Desceu as escadas e posicionou-se onde pode, para ter ao mesmo tempo a visão da vinda do vagão e poder observar os que desciam a escada. Não que esperasse alguém, mas gostava de observar os rostos dos desconhecidos. Disfarçava, claro, desde a vez em que fora abordado por um dos seguranças do metrô, que suspeitou de seus movimentos suspeitos ao pé da escada, olhando um por um como quem procurasse alguém. Continuava a observar as pessoas, mas de canto de olho, como se não olhasse para lado nenhum. Foi assim, observando aquela multidão de caras desconhecidas, que viu o rosto dela. Apertou os olhos para ver de novo. Tentou lembrar se havia bebido, mas não, pois estava voltando do trabalho. Olhou novamente para ter a certeza de não a estar confundindo com outra comum desconhecida. Mas não estava. Realmente era ela quem estava ali. Mas como assim? Por que exatamente naquele lugar e naquele momento? Há quantos anos não a via? Fez as contas rapidamente e chegou a dez anos.
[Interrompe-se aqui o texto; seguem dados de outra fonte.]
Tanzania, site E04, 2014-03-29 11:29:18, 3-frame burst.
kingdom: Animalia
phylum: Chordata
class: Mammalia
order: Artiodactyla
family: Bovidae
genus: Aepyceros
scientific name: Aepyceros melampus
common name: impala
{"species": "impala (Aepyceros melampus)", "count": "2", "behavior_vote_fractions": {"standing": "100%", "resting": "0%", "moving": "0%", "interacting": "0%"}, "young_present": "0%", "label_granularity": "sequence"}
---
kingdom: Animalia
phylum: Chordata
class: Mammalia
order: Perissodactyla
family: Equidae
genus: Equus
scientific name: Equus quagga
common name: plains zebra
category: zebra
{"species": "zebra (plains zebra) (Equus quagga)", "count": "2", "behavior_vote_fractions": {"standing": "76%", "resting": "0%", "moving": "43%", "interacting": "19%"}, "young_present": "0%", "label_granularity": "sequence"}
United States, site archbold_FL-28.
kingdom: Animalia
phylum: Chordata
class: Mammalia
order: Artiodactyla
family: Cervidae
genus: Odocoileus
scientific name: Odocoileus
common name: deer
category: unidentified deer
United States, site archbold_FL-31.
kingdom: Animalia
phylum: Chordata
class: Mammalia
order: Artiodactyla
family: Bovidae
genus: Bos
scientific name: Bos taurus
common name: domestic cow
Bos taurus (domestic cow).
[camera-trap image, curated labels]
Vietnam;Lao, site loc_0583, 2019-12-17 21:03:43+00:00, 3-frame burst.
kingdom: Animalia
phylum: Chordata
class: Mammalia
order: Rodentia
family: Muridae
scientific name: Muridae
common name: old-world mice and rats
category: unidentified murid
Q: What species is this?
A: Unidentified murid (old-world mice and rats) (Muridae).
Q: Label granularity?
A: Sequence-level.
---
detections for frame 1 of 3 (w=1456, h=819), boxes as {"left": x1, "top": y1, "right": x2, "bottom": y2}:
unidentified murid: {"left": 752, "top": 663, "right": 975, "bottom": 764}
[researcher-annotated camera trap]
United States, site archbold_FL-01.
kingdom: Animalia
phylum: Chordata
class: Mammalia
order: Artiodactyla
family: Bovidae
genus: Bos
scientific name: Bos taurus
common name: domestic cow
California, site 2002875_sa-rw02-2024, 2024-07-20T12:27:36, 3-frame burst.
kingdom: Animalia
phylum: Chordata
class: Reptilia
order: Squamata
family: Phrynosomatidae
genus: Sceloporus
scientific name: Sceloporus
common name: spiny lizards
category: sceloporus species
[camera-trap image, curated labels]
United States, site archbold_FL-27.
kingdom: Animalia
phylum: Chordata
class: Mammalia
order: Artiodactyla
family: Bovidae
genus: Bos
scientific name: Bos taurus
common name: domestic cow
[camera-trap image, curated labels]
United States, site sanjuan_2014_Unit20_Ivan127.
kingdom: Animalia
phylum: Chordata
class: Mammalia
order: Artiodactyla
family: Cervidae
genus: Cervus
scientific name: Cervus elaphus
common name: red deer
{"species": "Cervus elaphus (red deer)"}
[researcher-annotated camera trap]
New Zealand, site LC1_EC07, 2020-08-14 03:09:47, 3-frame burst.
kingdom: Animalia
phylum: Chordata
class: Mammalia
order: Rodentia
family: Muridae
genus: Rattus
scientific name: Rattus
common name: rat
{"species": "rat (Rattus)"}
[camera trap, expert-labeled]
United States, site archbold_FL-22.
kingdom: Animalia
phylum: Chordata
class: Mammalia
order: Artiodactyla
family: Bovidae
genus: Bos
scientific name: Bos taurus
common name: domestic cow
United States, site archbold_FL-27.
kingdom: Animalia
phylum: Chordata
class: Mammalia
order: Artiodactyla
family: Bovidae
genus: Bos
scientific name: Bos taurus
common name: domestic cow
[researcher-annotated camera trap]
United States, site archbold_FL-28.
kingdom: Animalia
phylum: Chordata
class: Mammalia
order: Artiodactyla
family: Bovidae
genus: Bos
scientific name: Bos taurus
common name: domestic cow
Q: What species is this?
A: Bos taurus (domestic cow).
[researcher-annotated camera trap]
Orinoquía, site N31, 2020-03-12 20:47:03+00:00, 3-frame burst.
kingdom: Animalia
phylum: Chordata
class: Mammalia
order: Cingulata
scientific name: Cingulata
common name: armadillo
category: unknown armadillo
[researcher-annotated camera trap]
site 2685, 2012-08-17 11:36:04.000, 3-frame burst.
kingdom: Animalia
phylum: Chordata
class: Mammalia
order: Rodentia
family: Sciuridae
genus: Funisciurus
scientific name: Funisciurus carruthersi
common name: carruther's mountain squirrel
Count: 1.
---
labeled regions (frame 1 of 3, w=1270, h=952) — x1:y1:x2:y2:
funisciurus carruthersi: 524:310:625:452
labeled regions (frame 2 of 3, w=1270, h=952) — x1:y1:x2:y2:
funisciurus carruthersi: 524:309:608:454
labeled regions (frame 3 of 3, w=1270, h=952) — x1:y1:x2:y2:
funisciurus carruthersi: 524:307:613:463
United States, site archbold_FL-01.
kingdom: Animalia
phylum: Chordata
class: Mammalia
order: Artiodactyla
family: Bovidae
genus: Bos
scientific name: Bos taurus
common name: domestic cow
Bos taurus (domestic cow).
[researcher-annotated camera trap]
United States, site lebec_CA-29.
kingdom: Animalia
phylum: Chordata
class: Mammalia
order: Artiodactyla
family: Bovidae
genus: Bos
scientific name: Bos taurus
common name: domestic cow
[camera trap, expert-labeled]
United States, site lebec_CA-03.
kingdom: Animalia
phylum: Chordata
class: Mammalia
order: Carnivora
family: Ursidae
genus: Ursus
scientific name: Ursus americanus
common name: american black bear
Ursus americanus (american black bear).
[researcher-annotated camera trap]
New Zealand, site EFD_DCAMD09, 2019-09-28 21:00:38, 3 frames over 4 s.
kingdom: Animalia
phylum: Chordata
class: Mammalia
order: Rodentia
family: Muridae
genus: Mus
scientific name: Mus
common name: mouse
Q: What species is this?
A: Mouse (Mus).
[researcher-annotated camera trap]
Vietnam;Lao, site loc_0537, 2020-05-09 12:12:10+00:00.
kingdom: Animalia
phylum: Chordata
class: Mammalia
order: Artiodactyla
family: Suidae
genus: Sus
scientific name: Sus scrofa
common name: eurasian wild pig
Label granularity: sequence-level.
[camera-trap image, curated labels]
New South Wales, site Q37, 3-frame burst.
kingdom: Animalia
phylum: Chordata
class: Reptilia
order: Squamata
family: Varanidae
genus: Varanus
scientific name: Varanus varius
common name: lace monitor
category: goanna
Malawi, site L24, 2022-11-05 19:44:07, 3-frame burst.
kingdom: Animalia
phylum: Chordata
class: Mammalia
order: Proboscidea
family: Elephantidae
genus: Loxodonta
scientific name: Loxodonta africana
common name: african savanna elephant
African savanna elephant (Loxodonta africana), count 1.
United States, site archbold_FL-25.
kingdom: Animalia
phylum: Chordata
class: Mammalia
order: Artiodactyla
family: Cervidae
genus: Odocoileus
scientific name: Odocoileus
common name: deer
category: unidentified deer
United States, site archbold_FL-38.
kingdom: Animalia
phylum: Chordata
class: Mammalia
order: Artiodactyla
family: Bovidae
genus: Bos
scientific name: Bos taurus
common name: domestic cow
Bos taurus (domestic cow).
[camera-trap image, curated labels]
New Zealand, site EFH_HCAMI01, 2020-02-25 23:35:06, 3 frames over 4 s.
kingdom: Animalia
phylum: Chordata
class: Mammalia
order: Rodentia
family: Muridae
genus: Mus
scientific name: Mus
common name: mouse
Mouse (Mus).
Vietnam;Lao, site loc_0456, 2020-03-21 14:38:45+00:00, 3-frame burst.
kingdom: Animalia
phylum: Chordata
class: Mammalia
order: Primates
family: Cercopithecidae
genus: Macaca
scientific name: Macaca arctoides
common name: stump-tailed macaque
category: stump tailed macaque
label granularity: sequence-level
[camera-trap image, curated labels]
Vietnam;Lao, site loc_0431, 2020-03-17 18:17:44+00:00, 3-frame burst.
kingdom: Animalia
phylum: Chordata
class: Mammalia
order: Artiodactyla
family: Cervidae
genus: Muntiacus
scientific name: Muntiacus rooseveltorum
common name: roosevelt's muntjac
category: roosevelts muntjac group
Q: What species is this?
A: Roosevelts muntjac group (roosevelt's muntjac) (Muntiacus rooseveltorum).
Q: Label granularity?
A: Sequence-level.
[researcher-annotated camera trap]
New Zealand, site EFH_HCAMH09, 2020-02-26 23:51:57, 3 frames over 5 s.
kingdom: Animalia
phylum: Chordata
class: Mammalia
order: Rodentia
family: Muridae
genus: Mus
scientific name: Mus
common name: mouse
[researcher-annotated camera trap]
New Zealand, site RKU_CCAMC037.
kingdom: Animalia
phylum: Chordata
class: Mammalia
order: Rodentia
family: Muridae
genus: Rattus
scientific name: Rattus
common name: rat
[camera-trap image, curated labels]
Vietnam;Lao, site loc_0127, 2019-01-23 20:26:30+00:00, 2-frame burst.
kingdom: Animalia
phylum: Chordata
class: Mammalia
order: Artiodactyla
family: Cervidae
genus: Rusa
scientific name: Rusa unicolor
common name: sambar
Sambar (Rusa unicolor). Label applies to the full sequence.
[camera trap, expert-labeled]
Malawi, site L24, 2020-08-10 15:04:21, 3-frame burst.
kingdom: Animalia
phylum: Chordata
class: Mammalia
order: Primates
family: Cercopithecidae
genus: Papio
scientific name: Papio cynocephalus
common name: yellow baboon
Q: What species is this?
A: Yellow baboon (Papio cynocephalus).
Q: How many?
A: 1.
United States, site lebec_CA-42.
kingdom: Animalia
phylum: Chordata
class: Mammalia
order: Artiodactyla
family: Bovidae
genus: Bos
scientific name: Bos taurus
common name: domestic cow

Sim, haviam se passado dez anos desde a última vez em que a vira. Ainda tinha nítida a lembrança daquele momento, em que ele sempre julgara ser a última vez em que a veria, quando ela virara as costas e seguira pela rua, se perdendo entre as pessoas após dizer-lhe que seria melhor para ambos se cada um seguisse sua vida. Aquele momento fora um divisor de águas em sua vida. Ao perdê-la de vista na rua, perdera também seu chão, suas colunas, suas paredes. Desde aquele dia sentia-se em solo lunar, flutuando sem saber para onde ir e nem como chegar a qualquer lugar. Ela levara junto consigo a força da gravidade psicológica que mantém nossos pés no chão e nossa mente em foco. Depois de três anos compartilhando momentos bons e ruins, experiências boas e outras desastrosas, momentos constrangedores e outros bastante acolhedores, brigas e sexo, aquela conversa numa calçada encerrara uma parte de sua vida, a mais produtiva, a mais significativa, e sem saber ela o havia empurrado ao um fosso de ostracismo e inércia, a qual ele fazia questão de honrar todos os dias com sua vida oca e sem sentido. 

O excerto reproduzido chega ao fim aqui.